Die Verbraucher starten optimistisch ins Jahr 2018. Wie die Konsumklimastudie der GfK belegte, zogen die Konjunktur- und die Einkommenserwartung sowie die Anschaffungsneigung im Januar 2018 an. Für den Februar rechne man daher mit einem weiteren Zuwachs des Konsumklimas, hieß es. Die GfK prognostizierte einen Anstieg gegenüber Januar um 0,2 Zähler auf 11,0.

So legte die Konjunkturerwartung in diesem Januar zum dritten Mal in Folge zu und kletterte von 45,2 Punkten im Dezember 2017 auf 54,4 Punkte. Das sei, so die GfK, mit einem Plus von 9,2 Zählern der höchste Stand seit Februar 2011. Damals wurden 57,1 Punkte gemessen. Die Einkommenserwartung indes stieg im Januar 2018 mit einem Plus von 2,5 Zählern "vergleichsweise moderat" - der Indikator weist 56,8 Punkte auf. Und die Anschaffungsneigung kletterte im Vergleich zum Dezember 2017 um 3,3 Zähler auf 60,4 Punkte.

Auch 2017 kann nach den bislang vorliegenden Daten als ein “überaus gutes Jahr” für den privaten Verbrauch bezeichnet werden. So stiegen die realen privaten Konsumausgaben im vergangenen Jahr um zwei Prozent. Damit wurde die von der GfK Anfang 2017 vorgenommene Prognose von etwa 1,5 Prozent sogar noch übertroffen.

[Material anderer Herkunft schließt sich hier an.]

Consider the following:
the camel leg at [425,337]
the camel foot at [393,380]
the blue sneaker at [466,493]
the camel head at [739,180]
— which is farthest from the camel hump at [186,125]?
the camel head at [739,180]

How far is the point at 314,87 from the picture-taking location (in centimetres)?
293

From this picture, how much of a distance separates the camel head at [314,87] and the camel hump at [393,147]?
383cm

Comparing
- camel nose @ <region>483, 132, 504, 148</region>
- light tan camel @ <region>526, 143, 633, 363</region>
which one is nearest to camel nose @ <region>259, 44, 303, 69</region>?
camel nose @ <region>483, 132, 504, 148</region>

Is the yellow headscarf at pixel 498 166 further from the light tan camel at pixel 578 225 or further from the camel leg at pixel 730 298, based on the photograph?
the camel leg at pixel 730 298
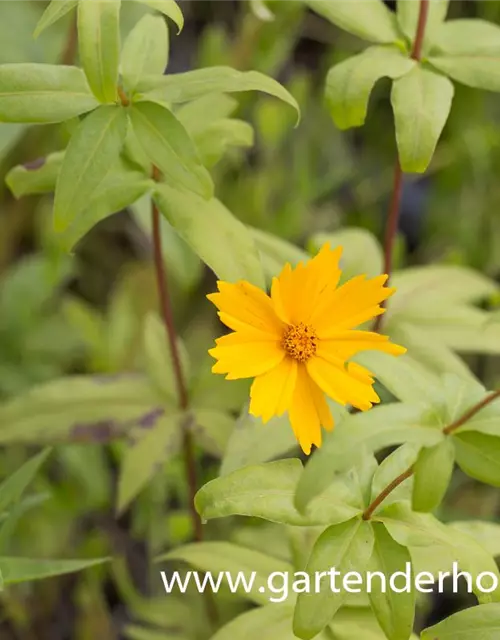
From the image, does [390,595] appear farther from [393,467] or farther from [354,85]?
[354,85]

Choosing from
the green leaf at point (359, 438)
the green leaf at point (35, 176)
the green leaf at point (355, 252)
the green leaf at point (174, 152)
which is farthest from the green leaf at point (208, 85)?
the green leaf at point (355, 252)

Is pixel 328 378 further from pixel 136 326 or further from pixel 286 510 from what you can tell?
pixel 136 326

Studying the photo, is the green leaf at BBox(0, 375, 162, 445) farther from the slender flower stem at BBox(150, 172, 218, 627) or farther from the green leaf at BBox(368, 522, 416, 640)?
the green leaf at BBox(368, 522, 416, 640)

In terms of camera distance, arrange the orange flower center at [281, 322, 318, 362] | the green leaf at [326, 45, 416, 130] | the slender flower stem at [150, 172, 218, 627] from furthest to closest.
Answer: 1. the slender flower stem at [150, 172, 218, 627]
2. the green leaf at [326, 45, 416, 130]
3. the orange flower center at [281, 322, 318, 362]

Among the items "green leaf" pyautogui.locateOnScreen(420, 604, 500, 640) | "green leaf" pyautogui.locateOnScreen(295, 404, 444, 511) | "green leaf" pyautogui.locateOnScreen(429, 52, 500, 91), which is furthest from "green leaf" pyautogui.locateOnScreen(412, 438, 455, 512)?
"green leaf" pyautogui.locateOnScreen(429, 52, 500, 91)

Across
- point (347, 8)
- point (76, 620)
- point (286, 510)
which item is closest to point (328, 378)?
point (286, 510)

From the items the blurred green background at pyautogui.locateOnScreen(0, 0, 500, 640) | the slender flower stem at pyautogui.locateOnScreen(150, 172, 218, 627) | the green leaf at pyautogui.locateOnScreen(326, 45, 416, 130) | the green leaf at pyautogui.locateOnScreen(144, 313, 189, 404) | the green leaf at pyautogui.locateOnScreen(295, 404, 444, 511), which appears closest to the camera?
the green leaf at pyautogui.locateOnScreen(295, 404, 444, 511)

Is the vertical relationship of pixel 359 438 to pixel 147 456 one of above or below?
above

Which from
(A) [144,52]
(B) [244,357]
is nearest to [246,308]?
(B) [244,357]
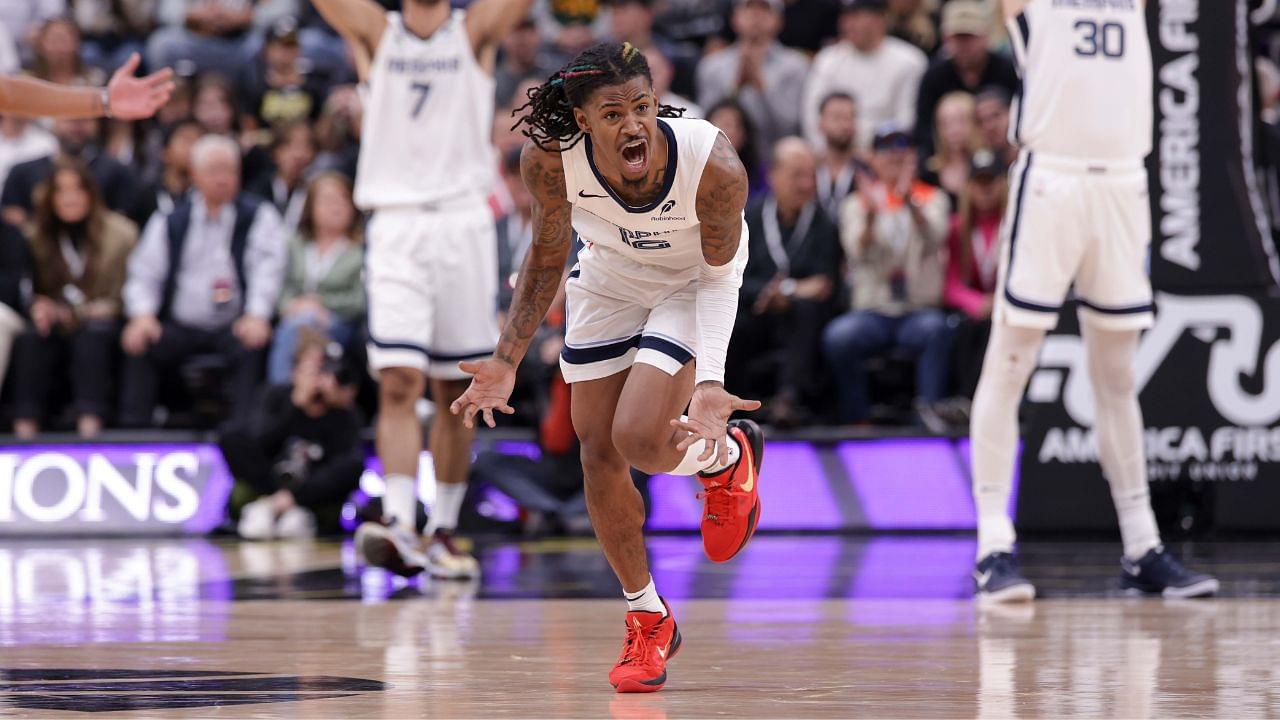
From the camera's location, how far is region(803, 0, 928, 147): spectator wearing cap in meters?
10.9

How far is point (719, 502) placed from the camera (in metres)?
4.64

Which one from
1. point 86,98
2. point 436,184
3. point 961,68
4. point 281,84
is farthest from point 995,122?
point 86,98

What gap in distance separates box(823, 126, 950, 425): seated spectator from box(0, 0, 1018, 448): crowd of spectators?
0.01 m

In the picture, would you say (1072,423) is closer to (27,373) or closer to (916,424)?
(916,424)

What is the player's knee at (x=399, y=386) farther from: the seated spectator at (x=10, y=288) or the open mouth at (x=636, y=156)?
the seated spectator at (x=10, y=288)

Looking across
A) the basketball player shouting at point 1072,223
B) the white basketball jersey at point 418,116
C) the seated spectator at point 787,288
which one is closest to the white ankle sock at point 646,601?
A: the basketball player shouting at point 1072,223

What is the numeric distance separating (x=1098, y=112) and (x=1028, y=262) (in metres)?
0.63

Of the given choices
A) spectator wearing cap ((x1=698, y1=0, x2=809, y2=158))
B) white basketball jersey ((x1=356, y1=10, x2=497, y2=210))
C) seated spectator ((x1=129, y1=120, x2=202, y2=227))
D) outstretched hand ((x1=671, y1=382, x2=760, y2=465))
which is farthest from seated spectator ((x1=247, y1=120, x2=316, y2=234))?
outstretched hand ((x1=671, y1=382, x2=760, y2=465))

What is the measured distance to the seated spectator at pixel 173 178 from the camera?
11.3 m

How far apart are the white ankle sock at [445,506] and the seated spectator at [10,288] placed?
4.54 meters

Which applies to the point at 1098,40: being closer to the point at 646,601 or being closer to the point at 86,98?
the point at 646,601

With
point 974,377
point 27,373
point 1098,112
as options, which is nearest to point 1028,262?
point 1098,112

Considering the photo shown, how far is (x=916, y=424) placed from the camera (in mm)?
Result: 9852

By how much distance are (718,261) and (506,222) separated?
19.4ft
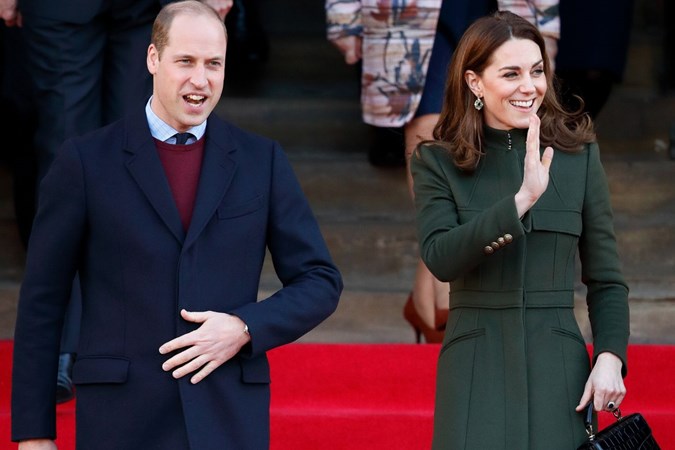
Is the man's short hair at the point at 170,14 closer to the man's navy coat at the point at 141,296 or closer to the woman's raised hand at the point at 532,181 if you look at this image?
the man's navy coat at the point at 141,296

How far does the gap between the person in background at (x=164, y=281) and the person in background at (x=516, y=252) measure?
367 millimetres

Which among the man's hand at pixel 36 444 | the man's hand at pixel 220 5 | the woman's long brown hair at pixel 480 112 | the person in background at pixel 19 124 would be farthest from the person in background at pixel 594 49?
the man's hand at pixel 36 444

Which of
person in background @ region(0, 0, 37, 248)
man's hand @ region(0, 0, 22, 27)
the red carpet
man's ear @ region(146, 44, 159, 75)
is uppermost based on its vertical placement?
man's ear @ region(146, 44, 159, 75)

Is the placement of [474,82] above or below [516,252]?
above

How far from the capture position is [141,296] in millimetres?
2781

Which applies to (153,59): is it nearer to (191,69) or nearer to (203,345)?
(191,69)

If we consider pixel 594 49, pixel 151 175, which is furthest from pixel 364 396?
pixel 594 49

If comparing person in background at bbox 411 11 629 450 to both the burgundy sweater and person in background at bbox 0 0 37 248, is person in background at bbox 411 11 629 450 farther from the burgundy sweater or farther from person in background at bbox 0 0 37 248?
person in background at bbox 0 0 37 248

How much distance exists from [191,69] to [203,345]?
1.80 feet

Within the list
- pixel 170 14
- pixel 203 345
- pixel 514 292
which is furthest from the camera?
pixel 514 292

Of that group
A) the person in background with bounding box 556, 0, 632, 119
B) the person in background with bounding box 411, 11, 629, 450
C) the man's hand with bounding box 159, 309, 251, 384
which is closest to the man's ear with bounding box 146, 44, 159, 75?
the man's hand with bounding box 159, 309, 251, 384

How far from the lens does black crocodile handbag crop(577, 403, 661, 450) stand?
2.90 m

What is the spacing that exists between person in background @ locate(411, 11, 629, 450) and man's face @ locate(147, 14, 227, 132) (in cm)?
58

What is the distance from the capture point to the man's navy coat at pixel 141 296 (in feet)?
9.12
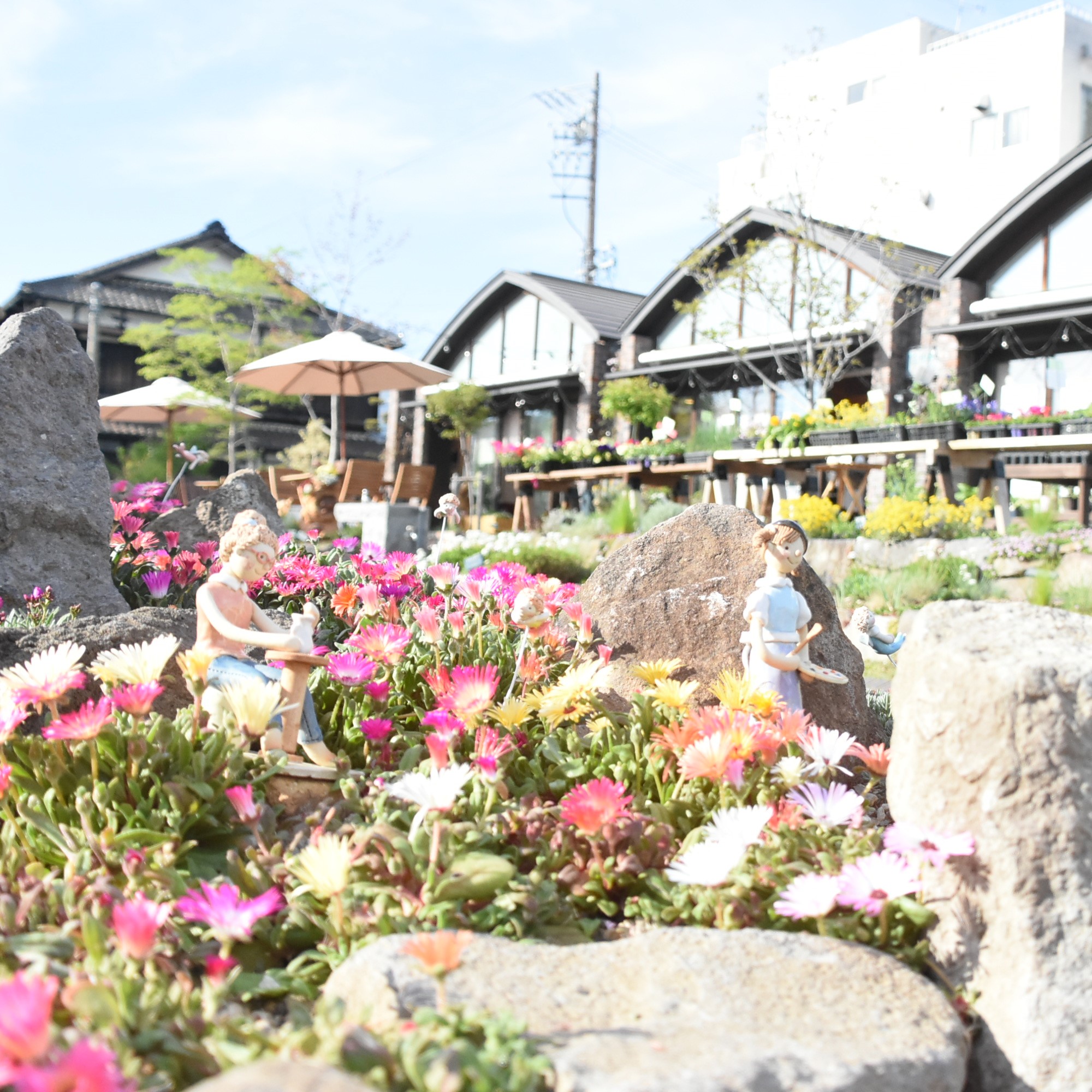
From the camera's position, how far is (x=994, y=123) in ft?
80.4

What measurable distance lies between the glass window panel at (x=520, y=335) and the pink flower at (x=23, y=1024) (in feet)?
74.1

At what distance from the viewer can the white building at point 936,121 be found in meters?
23.6

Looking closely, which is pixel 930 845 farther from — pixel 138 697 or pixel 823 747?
pixel 138 697

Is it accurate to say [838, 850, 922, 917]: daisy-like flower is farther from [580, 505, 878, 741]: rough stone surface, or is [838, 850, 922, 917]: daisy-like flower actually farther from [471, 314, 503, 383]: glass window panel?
[471, 314, 503, 383]: glass window panel

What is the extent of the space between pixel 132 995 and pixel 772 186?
30.8m

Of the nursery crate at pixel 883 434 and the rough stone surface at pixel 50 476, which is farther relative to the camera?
the nursery crate at pixel 883 434

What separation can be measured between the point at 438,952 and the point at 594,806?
610 mm

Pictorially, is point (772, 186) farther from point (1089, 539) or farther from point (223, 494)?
point (223, 494)

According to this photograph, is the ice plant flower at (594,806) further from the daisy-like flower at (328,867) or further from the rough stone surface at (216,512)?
the rough stone surface at (216,512)

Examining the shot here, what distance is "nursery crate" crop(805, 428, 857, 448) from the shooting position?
39.7 feet

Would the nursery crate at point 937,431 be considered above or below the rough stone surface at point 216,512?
above

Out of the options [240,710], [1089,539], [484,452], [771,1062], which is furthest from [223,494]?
[484,452]

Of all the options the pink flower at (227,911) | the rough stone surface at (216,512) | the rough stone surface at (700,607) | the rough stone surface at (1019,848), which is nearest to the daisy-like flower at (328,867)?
the pink flower at (227,911)

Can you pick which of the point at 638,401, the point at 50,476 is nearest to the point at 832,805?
the point at 50,476
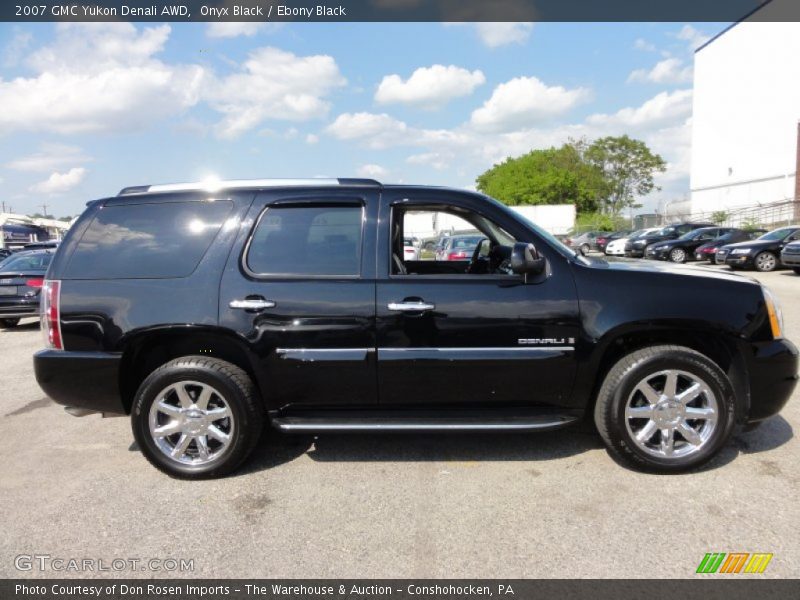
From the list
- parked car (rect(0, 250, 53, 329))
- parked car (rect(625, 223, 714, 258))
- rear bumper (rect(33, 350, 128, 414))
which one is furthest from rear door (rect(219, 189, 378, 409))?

Deutsche Kauflaune erklimmt neues Hoch

Auch wenn die Zeichen für den Konsum auf Zuwachs stehen, so gibt es laut GfK durchaus einige Risikofaktoren, die den Aufwärtstrend bremsen könnten: die US-Handelspolitik, die zähen Brexit-Verhandlungen sowie die innerdeutschen Regierungsverhandlungen und deren Auswirkungen.

Den bis dato vorherrschenden positiven Trend stützen auch die Daten der amtlichen Statistik: So veröffentlichte das Statistische Bundesamt jüngst erste vorläufige Zahlen zum Bruttoinlandsprodukt für 2017. Demnach wuchs die deutsche Wirtschaft im vergangenen Jahr zum achten Mal in Folge. Das Plus beträgt 2,2 Prozent nach 1,9 Prozent im Jahr 2016.